* [SUPPLIED RECORDS]:
= Beginning of Section =

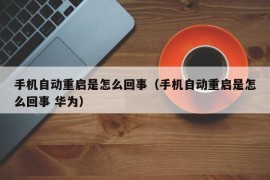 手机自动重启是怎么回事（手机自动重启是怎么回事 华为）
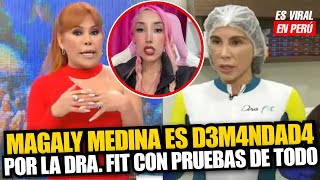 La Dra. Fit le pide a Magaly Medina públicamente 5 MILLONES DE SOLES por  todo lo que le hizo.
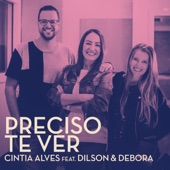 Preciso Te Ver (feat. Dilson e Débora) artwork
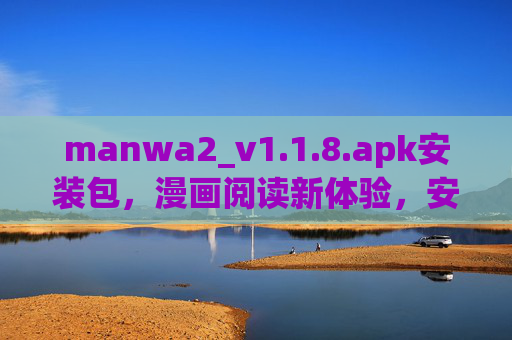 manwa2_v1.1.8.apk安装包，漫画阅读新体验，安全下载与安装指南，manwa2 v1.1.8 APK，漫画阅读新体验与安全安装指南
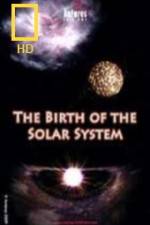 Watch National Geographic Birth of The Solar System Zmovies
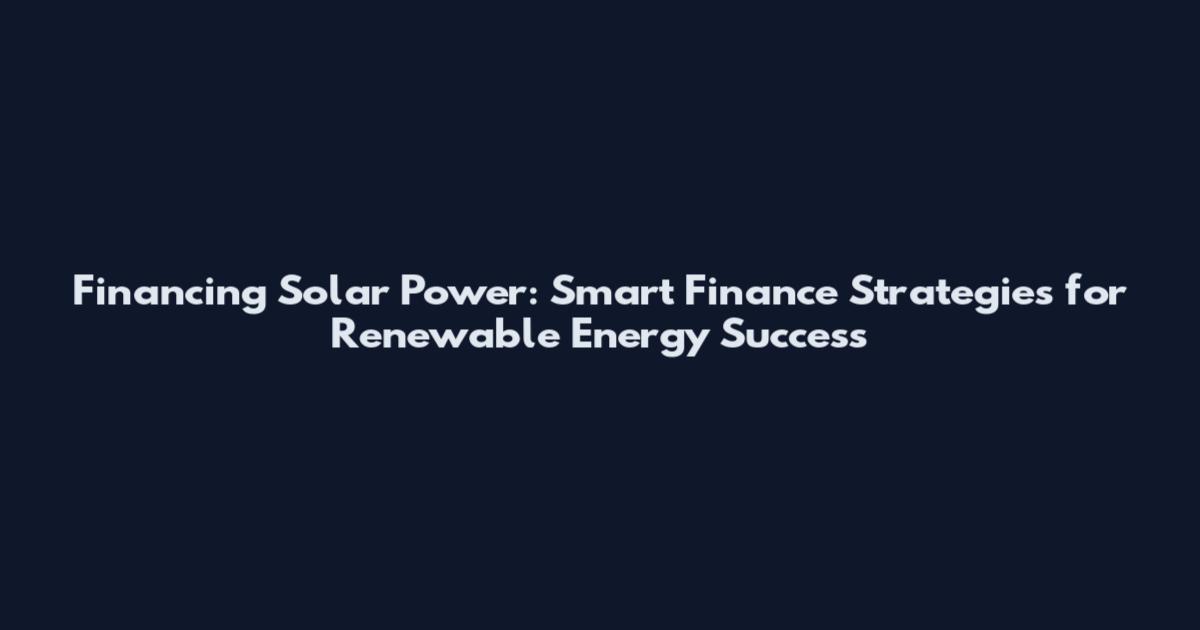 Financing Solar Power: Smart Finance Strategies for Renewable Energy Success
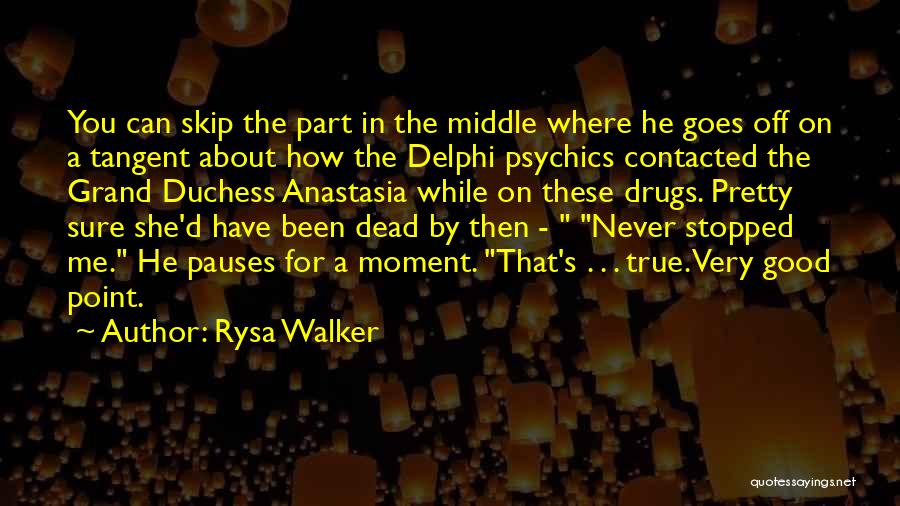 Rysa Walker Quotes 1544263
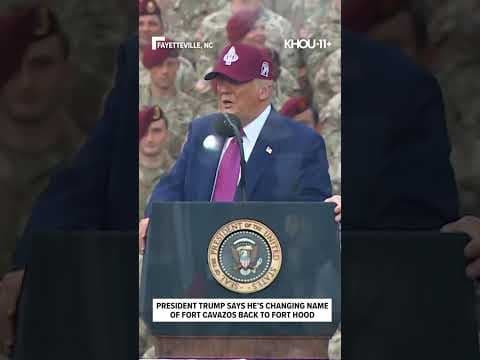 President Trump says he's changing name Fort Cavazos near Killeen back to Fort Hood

= End of Section =
= Beginning of Section =

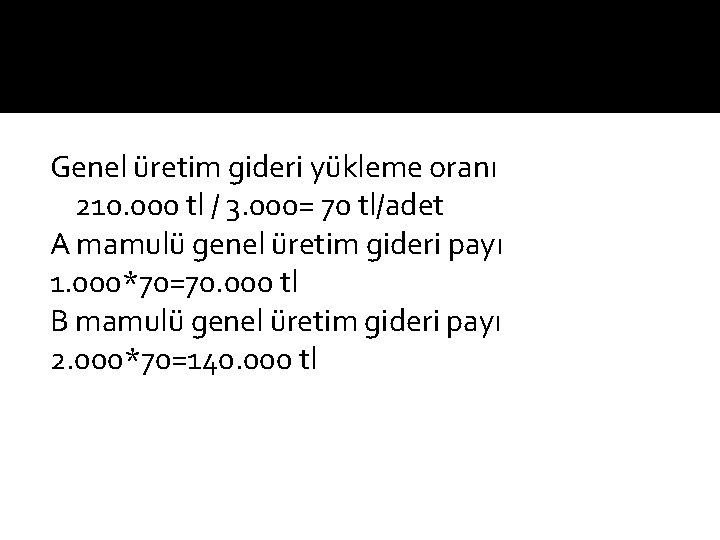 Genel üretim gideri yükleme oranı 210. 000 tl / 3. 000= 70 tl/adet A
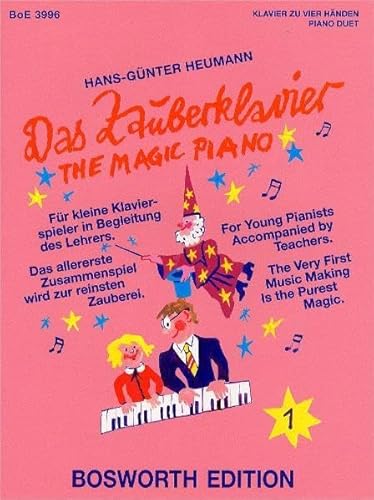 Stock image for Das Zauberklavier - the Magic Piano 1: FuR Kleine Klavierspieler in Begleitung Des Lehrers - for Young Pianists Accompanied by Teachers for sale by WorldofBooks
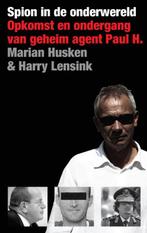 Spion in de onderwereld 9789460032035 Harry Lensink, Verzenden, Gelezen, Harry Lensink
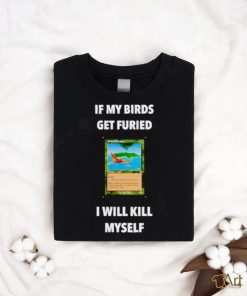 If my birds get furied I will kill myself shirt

= End of Section =
= Beginning of Section =

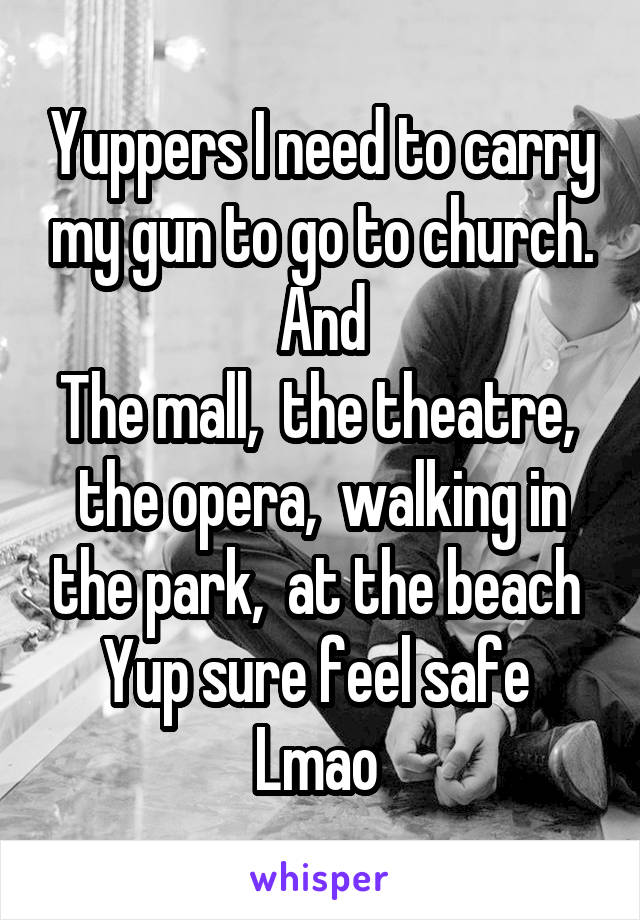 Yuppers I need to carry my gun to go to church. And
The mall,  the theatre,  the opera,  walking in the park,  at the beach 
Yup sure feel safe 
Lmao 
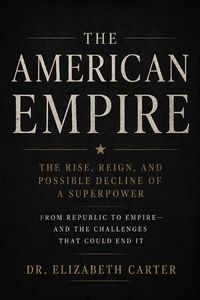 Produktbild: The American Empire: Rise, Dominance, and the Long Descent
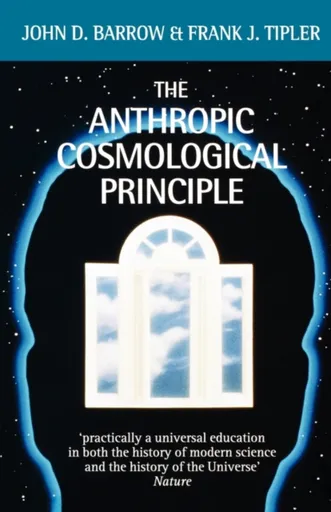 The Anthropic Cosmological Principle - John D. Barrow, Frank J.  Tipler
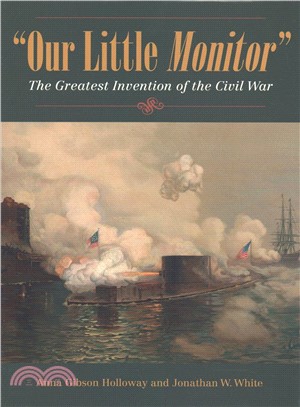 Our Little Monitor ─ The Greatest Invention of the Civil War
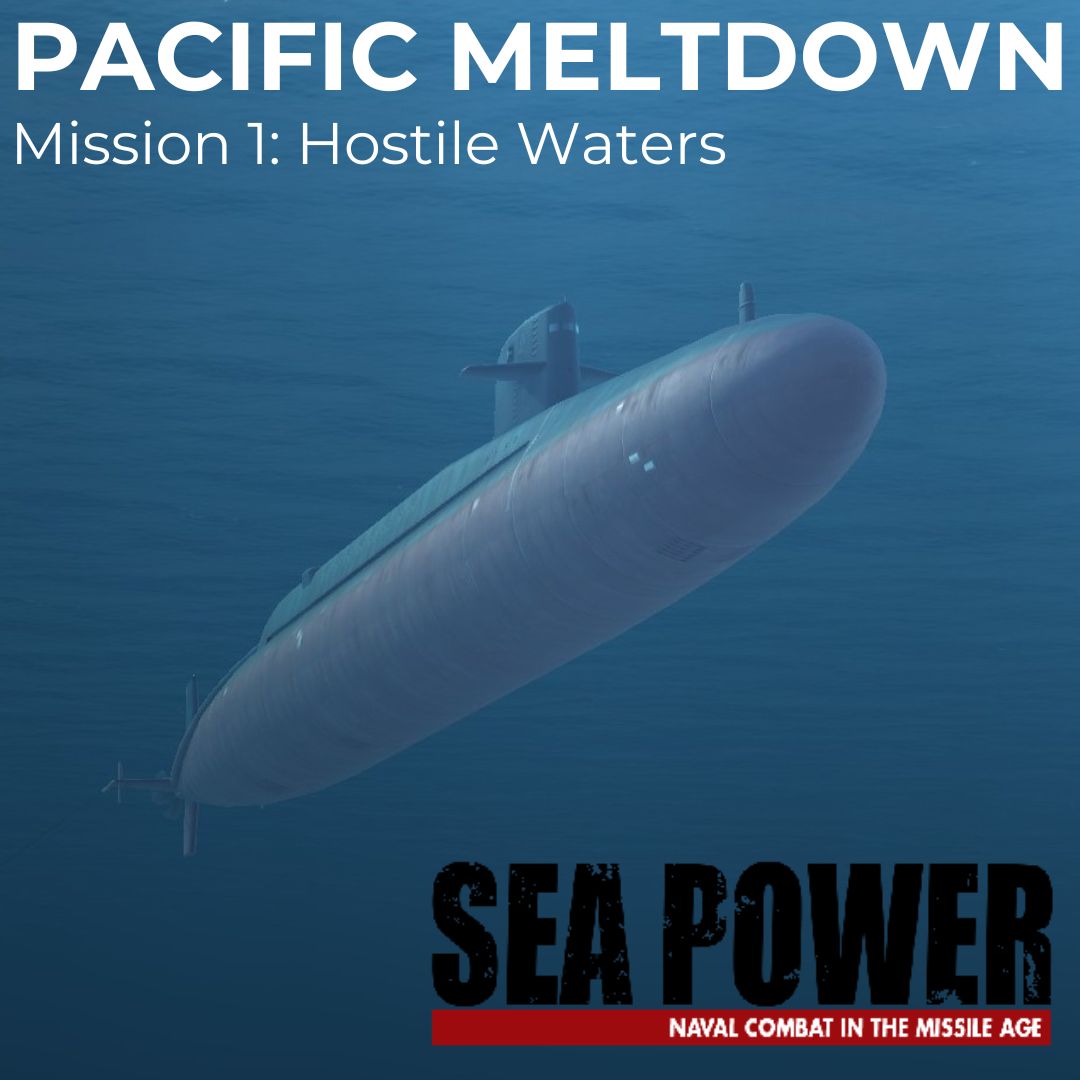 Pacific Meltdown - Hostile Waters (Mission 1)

= End of Section =

Out of the records above, please copy exactly the lines from the line with "Yuppers I need" up to and including the line with "Pacific Meltdown - Hostile", minus the pictures.

 Yuppers I need to carry my gun to go to church. And
The mall,  the theatre,  the opera,  walking in the park,  at the beach 
Yup sure feel safe 
Lmao 
 Produktbild: The American Empire: Rise, Dominance, and the Long Descent
 The Anthropic Cosmological Principle - John D. Barrow, Frank J.  Tipler
 Our Little Monitor ─ The Greatest Invention of the Civil War
 Pacific Meltdown - Hostile Waters (Mission 1)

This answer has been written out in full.